- Stanytsia Luhanska kindergarten bombing: Part of the Prelude to the Russian invasion of Ukraine
| Date | 17 February 2022 |
| Location | Stanytsia Luhanska |

Belligerents
- Ukraine: Russian backed separatists Luhansk People's Republic;
- Casualties and losses: 3 wounded

= Stanytsia Luhanska kindergarten bombing =

Attack on school in Ukraine

The Stanytsia Luhanska kindergarten bombing was an event directly preceding the 2022 Russian Invasion of Ukraine. It was shelling of a kindergarten in Stanytsia Luhanska on 17 February 2022 which injured three people, and left half the town without electricity. It was performed by separatists shortly before the invasion.

==Overview==
On 17 February 2022, a mortar shell landed in a kindergarten in Stanytsia Luhanska, Luhansk Oblast, Ukraine. The Luhansk People's Republic (Sergey Kozlov) accused Ukraine of using mortars, grenade launchers, rocketeers or/and a machine gun along its contact line, possibly near Stanytsia Luhanska. Ukrainian sources claimed LPR and Russian positions fired from somewhere near Mykolaivka or Luhansk towards Stanytsia Luhanska. This was during the prelude before the Russian invasion of Ukraine.
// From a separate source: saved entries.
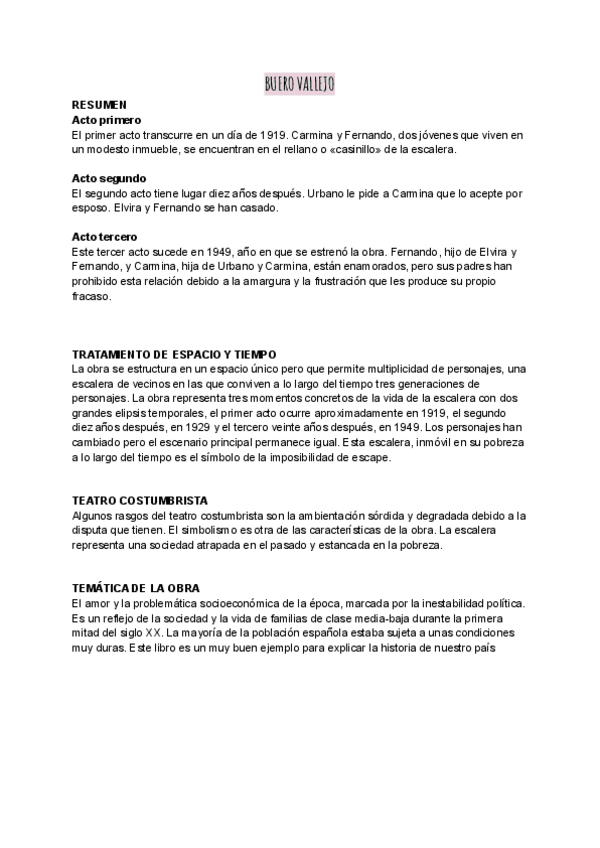 BUERO VALLEJO

RESUMEN
Acto primero
El primer acto transcurre en un día de 1919. Carmina y Fernando, dos jóvenes que viven en un modesto inmueble, se encuentran en el rellano o «casinillo» de la escalera.

Acto segundo
El segundo acto tiene lugar diez años después. Urbano le pide a Carmina que lo acepte por esposo. Elvira y Fernando se han casado.

Acto tercero
Este tercer acto sucede en 1949, año en que se estrenó la obra. Fernando, hijo de Elvira y Fernando, y Carmina, hija de Urbano y Carmina, están enamorados, pero sus padres han prohibido esta relación debido a la amargura y la frustración que les produce su propio fracaso.

TRATAMIENTO DE ESPACIO Y TIEMPO
La obra se estructura en un espacio único pero que permite multiplicidad de personajes, una escalera de vecinos en las que conviven a lo largo del tiempo tres generaciones de personajes. La obra representa tres momentos concretos de la vida de la escalera con dos grandes elipsis temporales, el primer acto ocurre aproximadamente en 1919, el segundo diez años después, en 1929 y el tercero veinte años después, en 1949. Los personajes han cambiado pero el escenario principal permanece igual. Esta escalera, inmóvil en su pobreza a lo largo del tiempo es el símbolo de la imposibilidad de escape.

TEATRO COSTUMBRISTA
Algunos rasgos del teatro costumbrista son la ambientación sórdida y degradada debido a la disputa que tienen. El simbolismo es otra de las características de la obra. La escalera representa una sociedad atrapada en el pasado y estancada en la pobreza.

TEMÁTICA DE LA OBRA
El amor y la problemática socioeconómica de la época, marcada por la inestabilidad política. Es un reflejo de la sociedad y la vida de familias de clase media-baja durante la primera mitad del siglo XX. La mayoría de la población española estaba sujeta a unas condiciones muy duras. Este libro es un muy buen ejemplo para explicar la historia de nuestro país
On February 26, the settlement was occupied by Russian Ground Forces as part of the 2022 Russian invasion of Ukraine.

==Reactions==
Josep Borrell, the High Representative of the Union for Foreign Affairs and Security Policy of the European Union (EU), stated that "such indiscriminate shelling of civilian infrastructures is totally unacceptable and represents a clear violation of the cease-fire and the Minsk agreements". Borrell also expressed the EU's support for Ukraine's internationally recognized borders and called for unrestricted access for the OSCE Special Monitoring Mission to Ukraine in the whole of the territory of Ukraine, including Russian-occupied areas.

The Embassy of the United States in Kyiv called the attack a "heinous Russian violation of the Minsk Agreements" which demonstrated "Russia's disregard for Ukrainian civilians on both sides of the line of contact". The embassy also stated that "The aggressor in Donbas is clear - Russia".